Sono le quattro di mattina di un venerdì di fine giugno, mi sono appena masturbata in un modo alquanto triste e l’unica cosa che vorrei è urlare con tutta la voce che ho. Lui mi eccita, mi piace e se vado avanti così, sarà la mia rovina.

Faccio una capatina in bagno per rinfrescarmi prima di tornare a letto e cercare di dormire ancora un paio d’ore in attesa che la sveglia suoni e la giornata cominci.

Mentre mi guardo allo specchio, mi faccio anche un po' pena.

“Davvero una vita da sogno eh bella mia…”
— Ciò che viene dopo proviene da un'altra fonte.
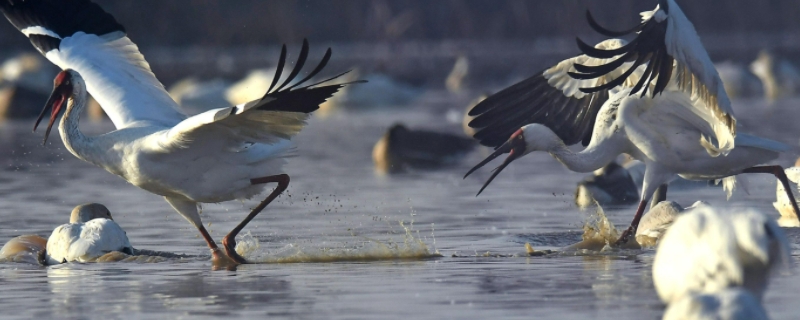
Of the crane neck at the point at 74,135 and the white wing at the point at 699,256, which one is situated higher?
the crane neck at the point at 74,135

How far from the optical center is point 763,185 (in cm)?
1405

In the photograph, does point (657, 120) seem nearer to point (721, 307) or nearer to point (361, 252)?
point (361, 252)

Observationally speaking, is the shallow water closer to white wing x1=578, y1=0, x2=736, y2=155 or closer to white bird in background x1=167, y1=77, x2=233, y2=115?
white wing x1=578, y1=0, x2=736, y2=155

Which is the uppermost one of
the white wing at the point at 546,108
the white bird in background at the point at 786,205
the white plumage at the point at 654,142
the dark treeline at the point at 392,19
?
the dark treeline at the point at 392,19

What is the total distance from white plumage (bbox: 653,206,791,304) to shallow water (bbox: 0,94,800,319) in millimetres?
745

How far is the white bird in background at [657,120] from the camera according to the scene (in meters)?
9.61

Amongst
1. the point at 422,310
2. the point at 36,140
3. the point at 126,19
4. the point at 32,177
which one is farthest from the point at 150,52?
the point at 422,310

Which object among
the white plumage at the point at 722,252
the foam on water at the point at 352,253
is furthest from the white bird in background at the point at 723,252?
the foam on water at the point at 352,253

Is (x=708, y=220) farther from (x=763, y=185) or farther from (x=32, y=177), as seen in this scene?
(x=32, y=177)

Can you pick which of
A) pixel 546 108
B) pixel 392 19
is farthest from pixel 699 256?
pixel 392 19

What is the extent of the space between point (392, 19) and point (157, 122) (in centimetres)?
3844

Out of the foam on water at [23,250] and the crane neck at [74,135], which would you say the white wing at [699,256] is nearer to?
the crane neck at [74,135]

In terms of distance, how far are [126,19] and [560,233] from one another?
113ft

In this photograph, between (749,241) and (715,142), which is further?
(715,142)
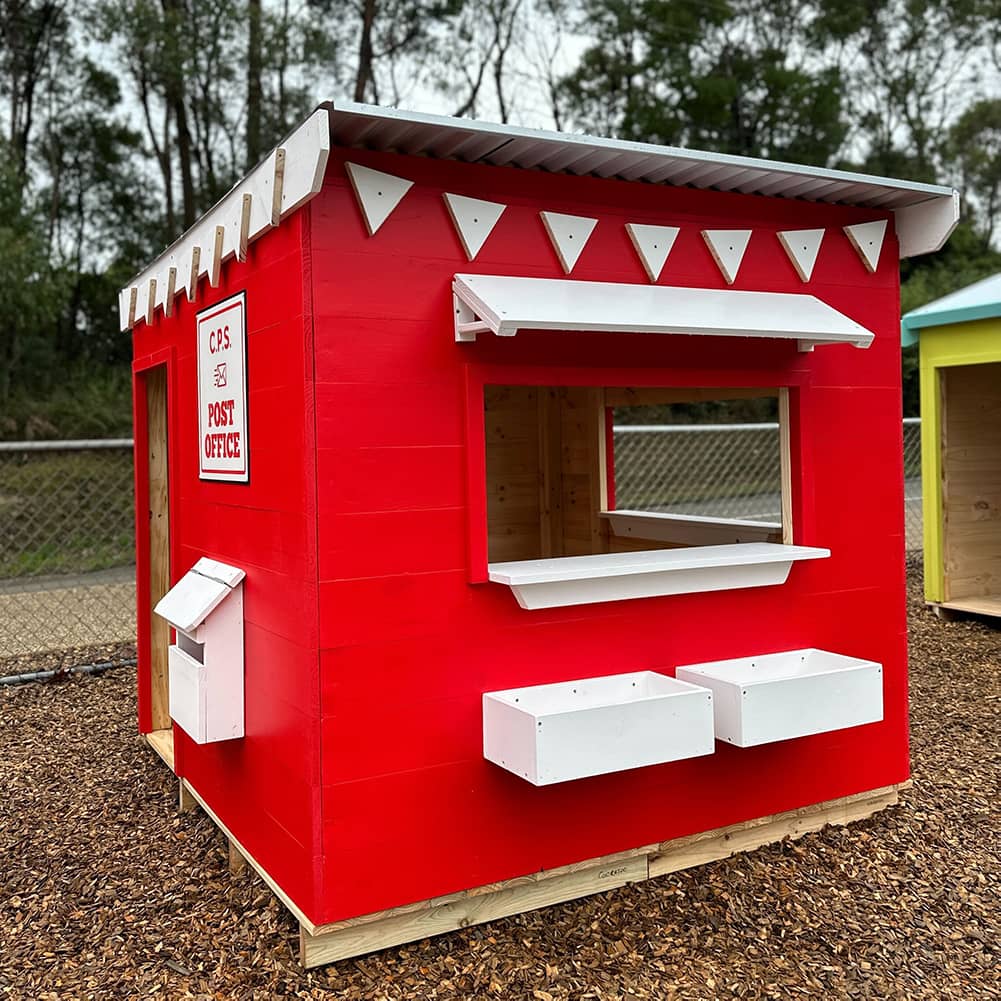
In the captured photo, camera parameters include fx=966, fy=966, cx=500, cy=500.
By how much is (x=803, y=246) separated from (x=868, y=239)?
0.32 m

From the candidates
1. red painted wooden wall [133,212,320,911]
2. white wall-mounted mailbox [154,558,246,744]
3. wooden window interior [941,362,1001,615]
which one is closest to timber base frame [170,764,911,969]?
red painted wooden wall [133,212,320,911]

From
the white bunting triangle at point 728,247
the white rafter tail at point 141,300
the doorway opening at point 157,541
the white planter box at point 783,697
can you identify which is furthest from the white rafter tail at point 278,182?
the doorway opening at point 157,541

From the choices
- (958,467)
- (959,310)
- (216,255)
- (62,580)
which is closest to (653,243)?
(216,255)

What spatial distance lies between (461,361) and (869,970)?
209cm

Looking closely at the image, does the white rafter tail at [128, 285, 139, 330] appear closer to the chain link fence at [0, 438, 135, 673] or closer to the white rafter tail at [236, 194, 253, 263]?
the chain link fence at [0, 438, 135, 673]

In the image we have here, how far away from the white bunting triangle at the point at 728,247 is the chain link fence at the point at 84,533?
10.6ft

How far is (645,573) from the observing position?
121 inches

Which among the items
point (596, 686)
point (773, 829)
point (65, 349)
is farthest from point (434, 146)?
point (65, 349)

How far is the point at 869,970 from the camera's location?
2736mm

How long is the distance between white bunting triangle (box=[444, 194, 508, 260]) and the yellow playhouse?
4712 millimetres

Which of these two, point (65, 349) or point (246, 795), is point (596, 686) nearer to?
point (246, 795)

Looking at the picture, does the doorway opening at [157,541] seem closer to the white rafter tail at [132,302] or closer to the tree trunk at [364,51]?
the white rafter tail at [132,302]

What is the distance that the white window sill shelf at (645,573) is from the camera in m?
2.89

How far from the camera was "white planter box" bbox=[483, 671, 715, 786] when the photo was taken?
2637mm
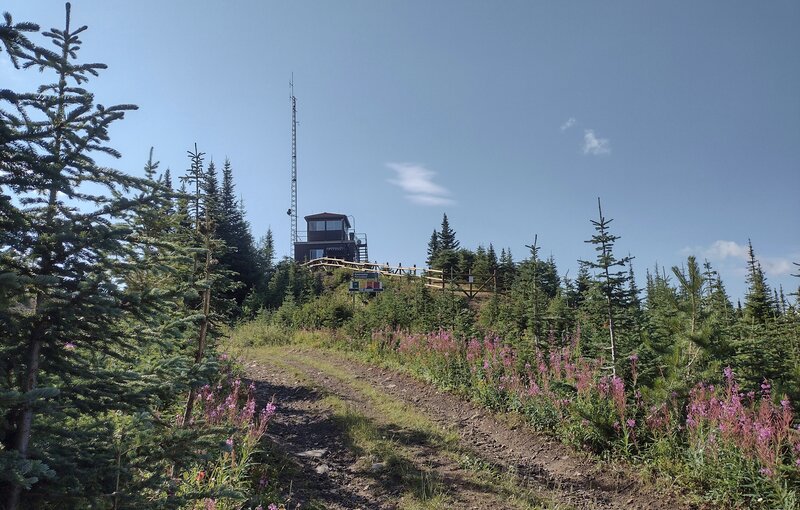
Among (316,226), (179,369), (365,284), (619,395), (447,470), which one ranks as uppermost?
(316,226)

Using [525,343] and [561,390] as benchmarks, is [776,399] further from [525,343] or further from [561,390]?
[525,343]

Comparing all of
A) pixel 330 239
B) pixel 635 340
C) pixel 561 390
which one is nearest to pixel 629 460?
pixel 561 390

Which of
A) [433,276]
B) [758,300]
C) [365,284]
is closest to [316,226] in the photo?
[433,276]

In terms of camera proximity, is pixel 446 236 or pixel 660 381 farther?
pixel 446 236

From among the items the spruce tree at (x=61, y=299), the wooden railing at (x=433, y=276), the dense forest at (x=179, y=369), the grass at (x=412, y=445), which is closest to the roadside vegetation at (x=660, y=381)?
the dense forest at (x=179, y=369)


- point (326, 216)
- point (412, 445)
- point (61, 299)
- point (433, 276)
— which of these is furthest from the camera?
point (326, 216)

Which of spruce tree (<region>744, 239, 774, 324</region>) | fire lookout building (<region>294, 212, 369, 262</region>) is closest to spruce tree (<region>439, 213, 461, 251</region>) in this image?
fire lookout building (<region>294, 212, 369, 262</region>)

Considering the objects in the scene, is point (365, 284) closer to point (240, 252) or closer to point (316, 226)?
point (240, 252)

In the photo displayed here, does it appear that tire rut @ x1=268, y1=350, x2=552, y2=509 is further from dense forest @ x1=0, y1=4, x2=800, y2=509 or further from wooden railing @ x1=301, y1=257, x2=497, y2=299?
wooden railing @ x1=301, y1=257, x2=497, y2=299

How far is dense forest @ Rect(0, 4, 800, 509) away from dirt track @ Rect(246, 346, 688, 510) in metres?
0.52

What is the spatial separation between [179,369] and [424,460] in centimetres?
479

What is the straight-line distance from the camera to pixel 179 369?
3.54 m

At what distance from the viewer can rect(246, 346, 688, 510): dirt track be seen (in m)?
5.79

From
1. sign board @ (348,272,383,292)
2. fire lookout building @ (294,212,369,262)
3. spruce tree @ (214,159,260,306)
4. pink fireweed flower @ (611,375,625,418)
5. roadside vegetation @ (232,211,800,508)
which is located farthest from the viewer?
fire lookout building @ (294,212,369,262)
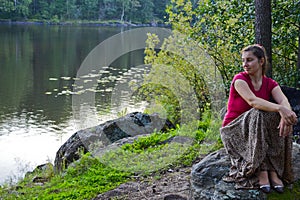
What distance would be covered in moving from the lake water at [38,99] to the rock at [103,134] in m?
2.09

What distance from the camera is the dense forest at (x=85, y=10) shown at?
61.7 metres

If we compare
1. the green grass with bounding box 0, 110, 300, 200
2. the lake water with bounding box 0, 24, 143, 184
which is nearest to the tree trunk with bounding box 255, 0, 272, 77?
the green grass with bounding box 0, 110, 300, 200

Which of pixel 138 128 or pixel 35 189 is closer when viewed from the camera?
pixel 35 189

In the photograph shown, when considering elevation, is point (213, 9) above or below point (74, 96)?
above

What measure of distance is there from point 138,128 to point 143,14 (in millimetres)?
67090

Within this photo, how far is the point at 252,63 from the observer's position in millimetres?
3676

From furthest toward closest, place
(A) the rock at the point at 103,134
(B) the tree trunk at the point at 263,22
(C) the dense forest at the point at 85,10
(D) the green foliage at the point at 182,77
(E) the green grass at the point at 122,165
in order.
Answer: (C) the dense forest at the point at 85,10 < (D) the green foliage at the point at 182,77 < (A) the rock at the point at 103,134 < (B) the tree trunk at the point at 263,22 < (E) the green grass at the point at 122,165

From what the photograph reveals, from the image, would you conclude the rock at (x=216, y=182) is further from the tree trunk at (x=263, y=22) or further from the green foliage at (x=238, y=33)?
the green foliage at (x=238, y=33)

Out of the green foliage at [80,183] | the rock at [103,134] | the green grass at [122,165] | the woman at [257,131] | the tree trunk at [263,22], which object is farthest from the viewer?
the rock at [103,134]

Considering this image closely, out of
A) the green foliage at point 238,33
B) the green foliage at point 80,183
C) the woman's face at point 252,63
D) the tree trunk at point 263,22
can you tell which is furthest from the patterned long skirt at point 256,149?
the green foliage at point 238,33

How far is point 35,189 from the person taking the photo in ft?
20.9

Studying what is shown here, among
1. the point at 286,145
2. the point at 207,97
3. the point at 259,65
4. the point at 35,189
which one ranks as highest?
the point at 259,65

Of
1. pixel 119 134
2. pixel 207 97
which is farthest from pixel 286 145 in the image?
pixel 207 97

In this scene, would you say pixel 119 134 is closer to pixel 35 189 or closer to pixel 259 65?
pixel 35 189
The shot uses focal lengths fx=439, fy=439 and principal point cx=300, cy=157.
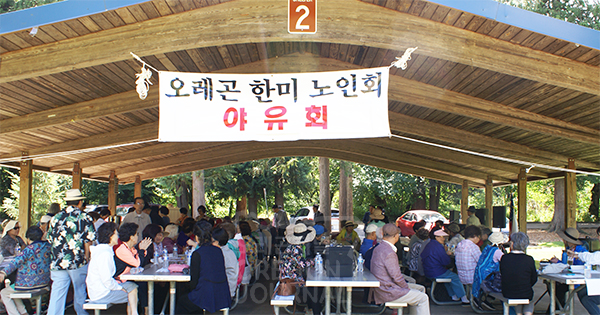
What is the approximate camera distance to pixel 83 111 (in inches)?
272

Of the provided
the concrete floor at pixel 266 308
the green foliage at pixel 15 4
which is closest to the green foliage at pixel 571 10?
the concrete floor at pixel 266 308

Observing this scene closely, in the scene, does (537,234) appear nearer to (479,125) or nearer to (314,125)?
(479,125)

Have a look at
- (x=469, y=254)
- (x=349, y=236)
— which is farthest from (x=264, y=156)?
(x=469, y=254)

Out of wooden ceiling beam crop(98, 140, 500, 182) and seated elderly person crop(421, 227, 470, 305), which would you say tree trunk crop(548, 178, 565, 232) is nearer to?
wooden ceiling beam crop(98, 140, 500, 182)

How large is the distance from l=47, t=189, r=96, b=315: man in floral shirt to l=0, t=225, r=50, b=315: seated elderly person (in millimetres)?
307

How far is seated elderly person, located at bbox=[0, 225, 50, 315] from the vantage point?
5.40 meters

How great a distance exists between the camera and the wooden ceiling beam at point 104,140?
8.66 m

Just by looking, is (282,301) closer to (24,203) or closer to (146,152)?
(24,203)

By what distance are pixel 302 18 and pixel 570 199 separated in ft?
24.6

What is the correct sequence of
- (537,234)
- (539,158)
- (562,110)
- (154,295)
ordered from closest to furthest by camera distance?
(154,295) → (562,110) → (539,158) → (537,234)

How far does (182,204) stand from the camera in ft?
77.3

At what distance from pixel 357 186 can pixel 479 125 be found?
17.6 metres

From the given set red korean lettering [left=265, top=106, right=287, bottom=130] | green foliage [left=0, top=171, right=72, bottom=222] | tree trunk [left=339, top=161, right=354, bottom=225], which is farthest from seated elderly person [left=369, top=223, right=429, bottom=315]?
green foliage [left=0, top=171, right=72, bottom=222]

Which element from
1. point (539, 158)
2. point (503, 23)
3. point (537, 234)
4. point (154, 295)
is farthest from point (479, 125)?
point (537, 234)
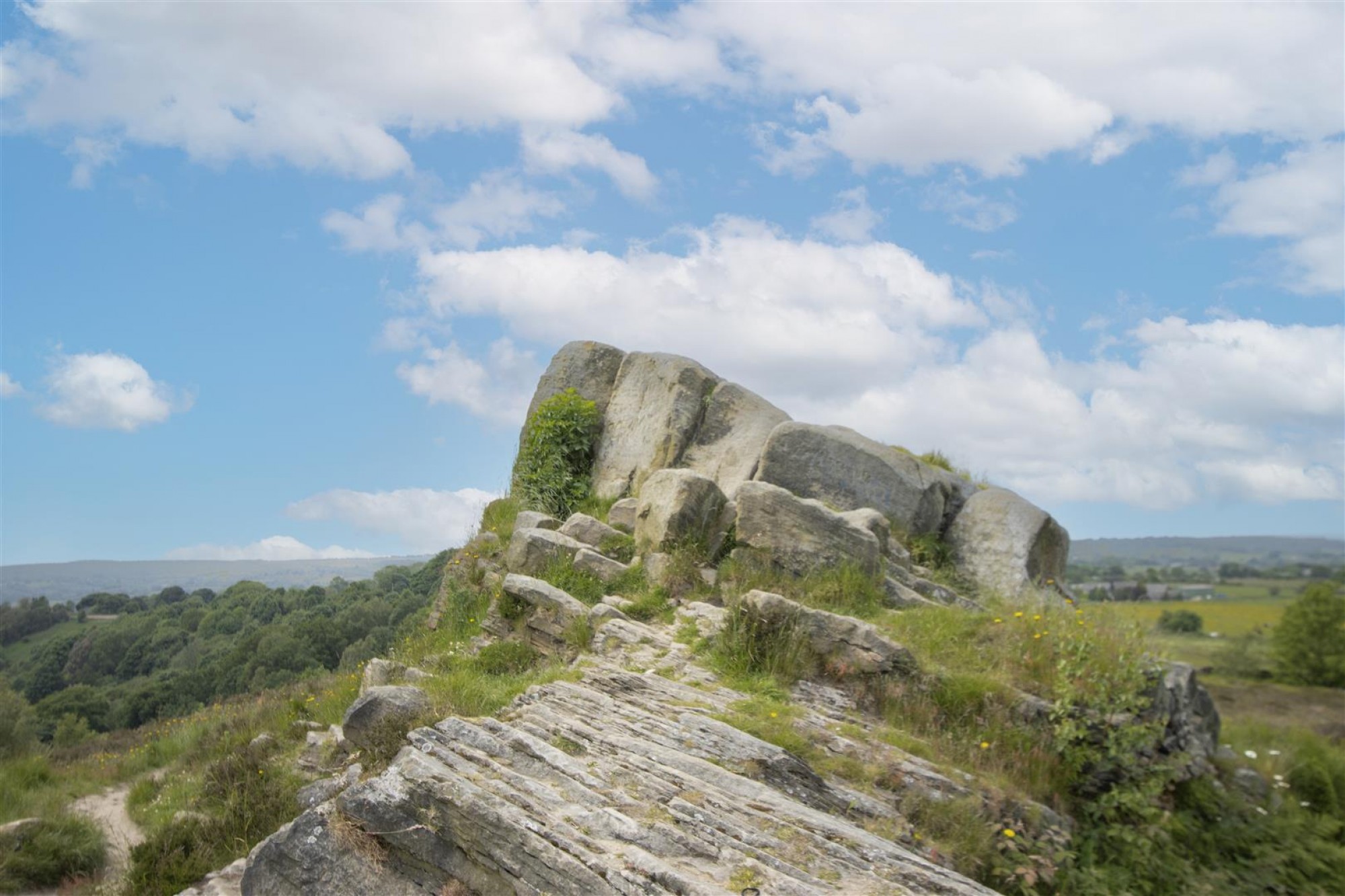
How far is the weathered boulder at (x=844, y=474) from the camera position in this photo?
1645 cm

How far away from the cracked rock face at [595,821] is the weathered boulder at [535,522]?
24.3ft

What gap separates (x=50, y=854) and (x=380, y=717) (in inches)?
284

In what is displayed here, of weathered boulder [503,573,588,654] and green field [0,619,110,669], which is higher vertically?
weathered boulder [503,573,588,654]

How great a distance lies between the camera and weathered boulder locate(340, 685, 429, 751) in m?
9.00

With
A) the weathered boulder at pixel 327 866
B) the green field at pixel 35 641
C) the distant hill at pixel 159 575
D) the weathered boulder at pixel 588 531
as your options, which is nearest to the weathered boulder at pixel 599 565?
the weathered boulder at pixel 588 531

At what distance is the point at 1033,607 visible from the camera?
12867 millimetres

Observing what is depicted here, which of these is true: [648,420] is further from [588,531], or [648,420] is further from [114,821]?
[114,821]

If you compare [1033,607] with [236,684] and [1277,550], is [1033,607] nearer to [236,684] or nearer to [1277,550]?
[236,684]

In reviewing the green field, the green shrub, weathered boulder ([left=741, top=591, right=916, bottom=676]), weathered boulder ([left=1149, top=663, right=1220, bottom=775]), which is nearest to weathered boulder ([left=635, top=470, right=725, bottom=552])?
weathered boulder ([left=741, top=591, right=916, bottom=676])

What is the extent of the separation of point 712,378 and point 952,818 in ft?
39.9

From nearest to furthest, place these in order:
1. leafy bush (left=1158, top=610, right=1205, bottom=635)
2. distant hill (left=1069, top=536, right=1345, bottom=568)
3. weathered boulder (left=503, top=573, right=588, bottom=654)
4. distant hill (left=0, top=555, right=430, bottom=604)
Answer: weathered boulder (left=503, top=573, right=588, bottom=654) → leafy bush (left=1158, top=610, right=1205, bottom=635) → distant hill (left=0, top=555, right=430, bottom=604) → distant hill (left=1069, top=536, right=1345, bottom=568)

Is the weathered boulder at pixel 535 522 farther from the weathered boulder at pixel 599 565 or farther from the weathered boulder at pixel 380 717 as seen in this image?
the weathered boulder at pixel 380 717

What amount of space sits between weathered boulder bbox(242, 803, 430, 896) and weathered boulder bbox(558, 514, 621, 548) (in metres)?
7.78

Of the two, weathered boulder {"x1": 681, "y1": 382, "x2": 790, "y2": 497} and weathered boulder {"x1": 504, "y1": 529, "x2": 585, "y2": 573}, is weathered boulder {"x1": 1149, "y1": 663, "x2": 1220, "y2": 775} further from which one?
weathered boulder {"x1": 504, "y1": 529, "x2": 585, "y2": 573}
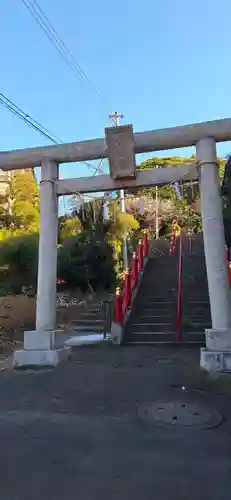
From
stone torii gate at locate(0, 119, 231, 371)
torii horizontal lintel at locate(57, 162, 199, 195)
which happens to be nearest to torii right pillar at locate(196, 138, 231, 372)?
stone torii gate at locate(0, 119, 231, 371)

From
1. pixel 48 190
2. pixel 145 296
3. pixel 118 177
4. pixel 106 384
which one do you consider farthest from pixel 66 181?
pixel 145 296

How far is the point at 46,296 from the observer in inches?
341

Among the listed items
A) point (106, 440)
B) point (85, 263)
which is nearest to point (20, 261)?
point (85, 263)

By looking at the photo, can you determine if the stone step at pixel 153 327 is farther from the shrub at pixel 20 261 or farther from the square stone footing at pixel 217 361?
the shrub at pixel 20 261

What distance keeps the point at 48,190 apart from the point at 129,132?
2.01 m

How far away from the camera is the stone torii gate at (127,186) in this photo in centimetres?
789

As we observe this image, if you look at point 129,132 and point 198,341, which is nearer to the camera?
point 129,132

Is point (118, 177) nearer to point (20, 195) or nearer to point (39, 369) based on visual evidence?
point (39, 369)

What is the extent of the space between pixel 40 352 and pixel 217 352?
3288 millimetres

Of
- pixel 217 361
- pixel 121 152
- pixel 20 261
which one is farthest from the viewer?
pixel 20 261

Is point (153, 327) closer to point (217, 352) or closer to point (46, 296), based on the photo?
point (46, 296)

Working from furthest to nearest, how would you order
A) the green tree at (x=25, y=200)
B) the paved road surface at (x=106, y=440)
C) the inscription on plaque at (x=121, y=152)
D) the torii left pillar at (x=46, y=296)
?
the green tree at (x=25, y=200) → the inscription on plaque at (x=121, y=152) → the torii left pillar at (x=46, y=296) → the paved road surface at (x=106, y=440)

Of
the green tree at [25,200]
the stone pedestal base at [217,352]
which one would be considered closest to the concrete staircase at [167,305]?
the stone pedestal base at [217,352]

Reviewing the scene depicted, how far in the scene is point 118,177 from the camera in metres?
8.63
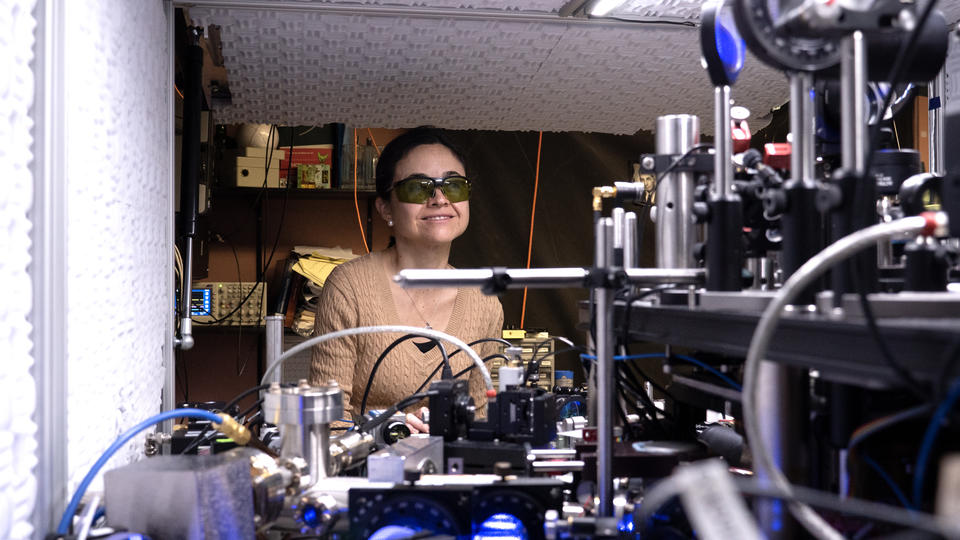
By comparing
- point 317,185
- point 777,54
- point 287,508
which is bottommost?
point 287,508

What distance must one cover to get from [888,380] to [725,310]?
28 cm

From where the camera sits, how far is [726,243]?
0.90 meters

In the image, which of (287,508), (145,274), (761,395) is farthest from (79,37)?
(761,395)

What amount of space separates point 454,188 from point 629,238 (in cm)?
105

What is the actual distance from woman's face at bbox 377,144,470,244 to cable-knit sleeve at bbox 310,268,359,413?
246 millimetres

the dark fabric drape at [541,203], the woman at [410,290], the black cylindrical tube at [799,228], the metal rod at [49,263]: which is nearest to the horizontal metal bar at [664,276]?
the black cylindrical tube at [799,228]

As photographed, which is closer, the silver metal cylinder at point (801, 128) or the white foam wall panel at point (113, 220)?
the silver metal cylinder at point (801, 128)

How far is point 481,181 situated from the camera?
159 inches

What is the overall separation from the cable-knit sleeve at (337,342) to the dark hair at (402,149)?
0.32 metres

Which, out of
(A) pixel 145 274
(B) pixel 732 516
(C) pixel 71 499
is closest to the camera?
(B) pixel 732 516

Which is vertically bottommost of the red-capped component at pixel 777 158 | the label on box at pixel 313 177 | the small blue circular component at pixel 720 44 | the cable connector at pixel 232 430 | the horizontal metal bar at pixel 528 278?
the cable connector at pixel 232 430

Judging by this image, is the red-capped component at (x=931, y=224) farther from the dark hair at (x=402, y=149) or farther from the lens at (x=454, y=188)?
the dark hair at (x=402, y=149)

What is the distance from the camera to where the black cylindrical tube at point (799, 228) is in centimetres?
77

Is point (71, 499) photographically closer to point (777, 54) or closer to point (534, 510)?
point (534, 510)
Levo la camicia da notte fradicia e penso che, nonostante il caldo, condividerei volentieri il letto con qualcuno.

Ma questo qualcuno non c’è e l’unica cosa che arriverà a farmi compagnia sarà l’ennesimo sogno, del tipo peggiore.

Quello che poi, una volta aperti gli occhi, ti lascia senza fiato dal male che fa.

 

Cerco di concentrarmi sul rumore che proviene dalla finestra aperta.

Rumore d’estate. Mi piace. Sento una musica che proviene da una cascina qui vicino, ci sono sempre tanti ragazzi che suonano e si divertono.

Beati loro, le scuole sono finite da poco e giustamente si godono il relax. Avverto un leggero moto di nostalgia ripensando al liceo, mah… forse è giusto sia così, immagino significhi essere cresciuti...
Così, persa in queste riflessioni pseudo filosofiche, riesco a riaddormentarmi tutto sommato piuttosto in fretta.